WHAT YOU NEED TO DO:
List each line of the data that holds the string "nieblokowalna", please.

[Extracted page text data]
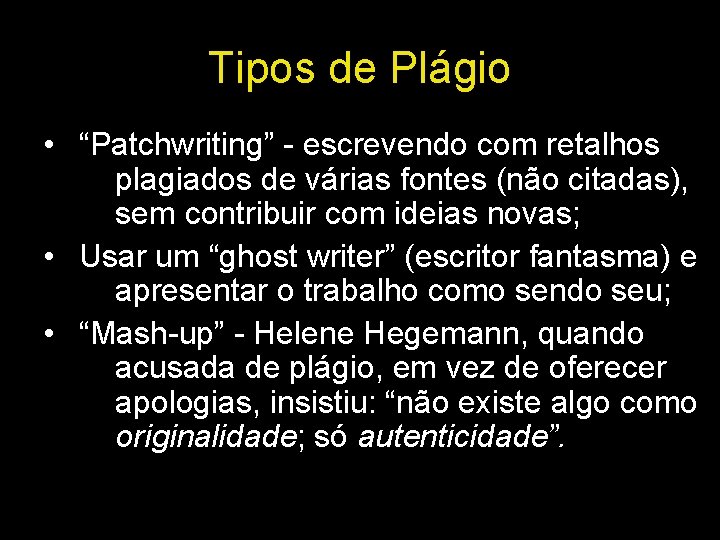 Tipos de Plágio

• “Patchwriting” - escrevendo com retalhos plagiados de várias fontes (não citadas), sem contribuir com ideias novas;

• Usar um “ghost writer” (escritor fantasma) e apresentar o trabalho como sendo seu;

• “Mash-up” - Helene Hegemann, quando acusada de plágio, em vez de oferecer apologias, insistiu: “não existe algo como originalidade; só autenticidade”.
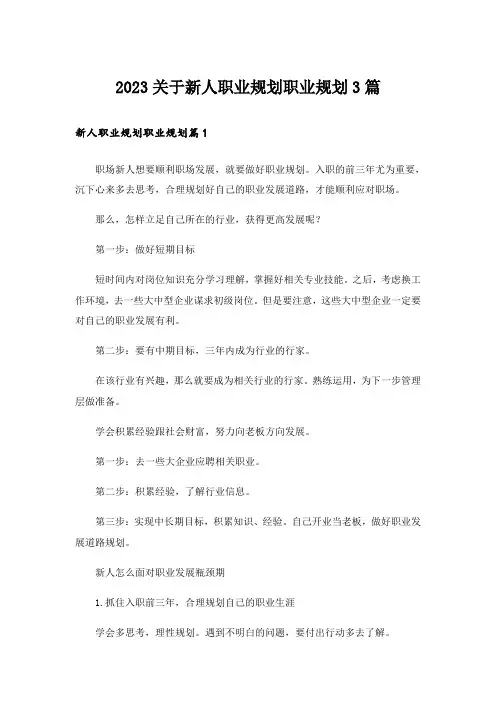 2023关于新人职业规划职业规划3篇

新人职业规划职业规划篇1

职场新人想要顺利职场发展，就要做好职业规划。入职的前三年尤为重要，沉下心来多去思考，合理规划好自己的职业发展道路，才能顺利应对职场。

那么，怎样立足自己所在的行业，获得更高发展呢？

第一步：做好短期目标

短时间内对岗位知识充分学习理解，掌握好相关专业技能。之后，考虑换工作环境，去一些大中型企业谋求初级岗位，但是要注意，这些大中型企业一定要对自己的职业发展有利。

第二步：要有中期目标，三年内成为行业的行家。

在该行业有兴趣，那么就要成为相关行业的行家，熟练运用，为下一步管理层做准备。

学会积累经验跟社会财富，努力向老板方向发展。

第一步：去一些大企业应聘相关职业。

第二步：积累经验，了解行业信息。

第三步：实现中长期目标，积累知识、经验、自己开业当老板，做好职业发展道路规划。

新人怎么面对职业发展瓶颈期

1.抓住入职前三年，合理规划自己的职业生涯

学会多思考，理性规划。遇到不明白的问题，要付出行动多去了解。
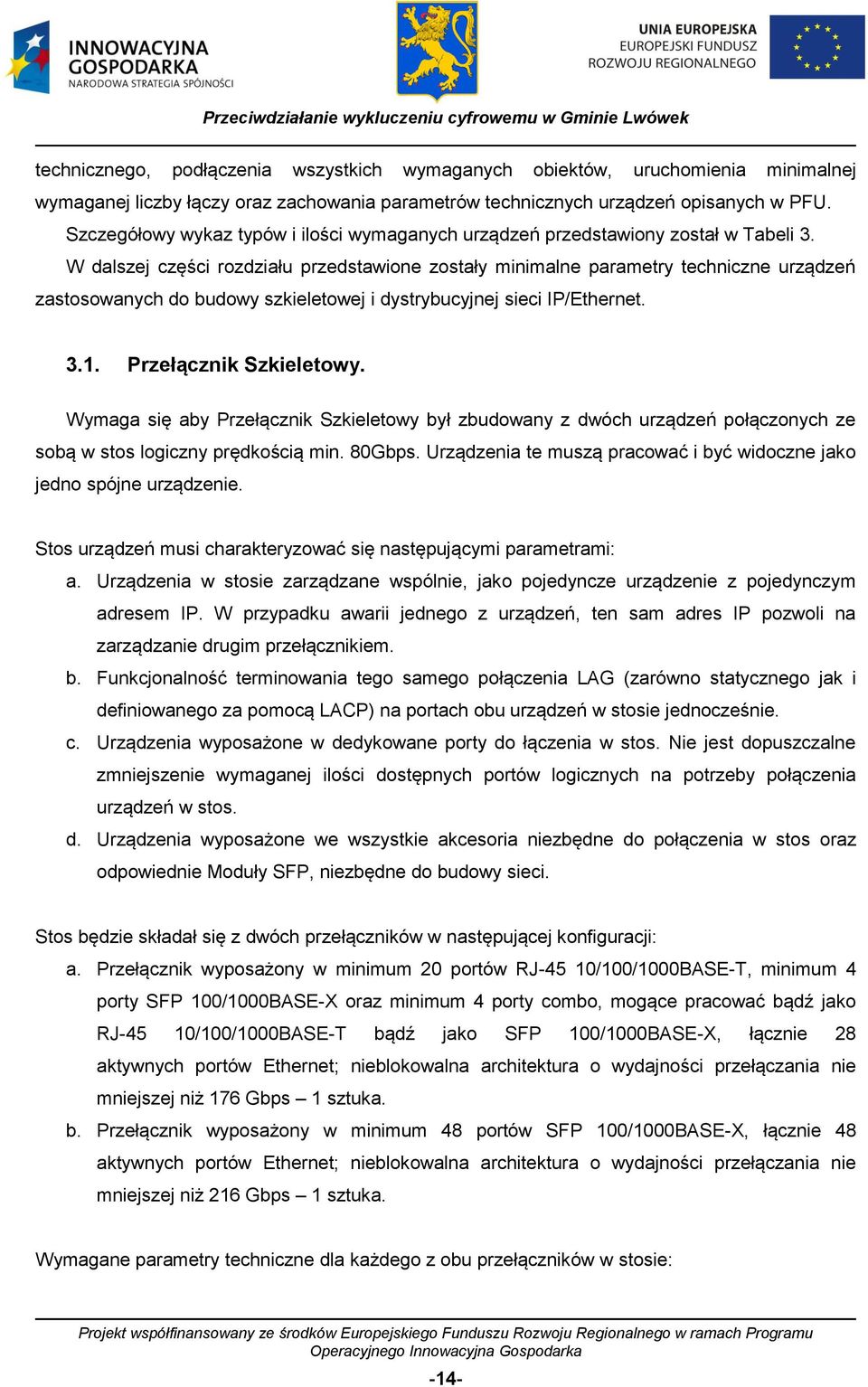 INNOWACYJNA GOSPODARKA
NARODOWA STRATEGIA SPÓJNOŚCI

UNIA EUROPEJSKA
EUROPEJSKI FUNDUSZ
ROZWOJU REGIONALNEGO

Przeciwdziałanie wykluczeniu cyfrowemu w Gminie Lwówek

technicznego, podłączenia wszystkich wymaganych obiektów, uruchomienia minimalnej wymaganej liczby łączy oraz zachowania parametrów technicznych urządzeń opisanych w PFU.

Szczegółowy wykaz typów i ilości wymaganych urządzeń przedstawiony został w Tabeli 3.

W dalszej części rozdziału przedstawione zostały minimalne parametry techniczne urządzeń zastosowanych do budowy szkieletowej i dystrybucyjnej sieci IP/Ethernet.

3.1. Przełącznik Szkieletowy.

Wymaga się aby Przełącznik Szkieletowy był zbudowany z dwóch urządzeń połączonych ze sobą w stos logiczny prędkością min. 80Gbps. Urządzenia te muszą pracować i być widoczne jako jedno spójne urządzenie.

Stos urządzeń musi charakteryzować się następującymi parametrami:

a. Urządzenia w stosie zarządzane wspólnie, jako pojedyncze urządzenie z pojedynczym adresem IP. W przypadku awarii jednego z urządzeń, ten sam adres IP pozwoli na zarządzanie drugim przełącznikiem.

b. Funkcjonalność terminowania tego samego połączenia LAG (zarówno statycznego jak i definiowanego za pomocą LACP) na portach obu urządzeń w stosie jednocześnie.

c. Urządzenia wyposażone w dedykowane porty do łączenia w stos. Nie jest dopuszczalne zmniejszenie wymaganej ilości dostępnych portów logicznych na potrzeby połączenia urządzeń w stos.

d. Urządzenia wyposażone we wszystkie akcesoria niezbędne do połączenia w stos oraz odpowiednie Moduły SFP, niezbędne do budowy sieci.

Stos będzie składał się z dwóch przełączników w następującej konfiguracji:

a. Przełącznik wyposażony w minimum 20 portów RJ-45 10/100/1000BASE-T, minimum 4 porty SFP 100/1000BASE-X oraz minimum 4 porty combo, mogące pracować bądź jako RJ-45 10/100/1000BASE-T bądź jako SFP 100/1000BASE-X, łącznie 28 aktywnych portów Ethernet; nieblokowalna architektura o wydajności przełączania nie mniejszej niż 176 Gbps – 1 sztuka.

b. Przełącznik wyposażony w minimum 48 portów SFP 100/1000BASE-X, łącznie 48 aktywnych portów Ethernet; nieblokowalna architektura o wydajności przełączania nie mniejszej niż 216 Gbps – 1 sztuka.

Wymagane parametry techniczne dla każdego z obu przełączników w stosie:

Projekt współfinansowany ze środków Europejskiego Funduszu Rozwoju Regionalnego w ramach Programu Operacyjnego Innowacyjna Gospodarka

-14-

SOLUTION FOR THIS TASK:
a. Przełącznik wyposażony w minimum 20 portów RJ-45 10/100/1000BASE-T, minimum 4 porty SFP 100/1000BASE-X oraz minimum 4 porty combo, mogące pracować bądź jako RJ-45 10/100/1000BASE-T bądź jako SFP 100/1000BASE-X, łącznie 28 aktywnych portów Ethernet; nieblokowalna architektura o wydajności przełączania nie mniejszej niż 176 Gbps – 1 sztuka.
b. Przełącznik wyposażony w minimum 48 portów SFP 100/1000BASE-X, łącznie 48 aktywnych portów Ethernet; nieblokowalna architektura o wydajności przełączania nie mniejszej niż 216 Gbps – 1 sztuka.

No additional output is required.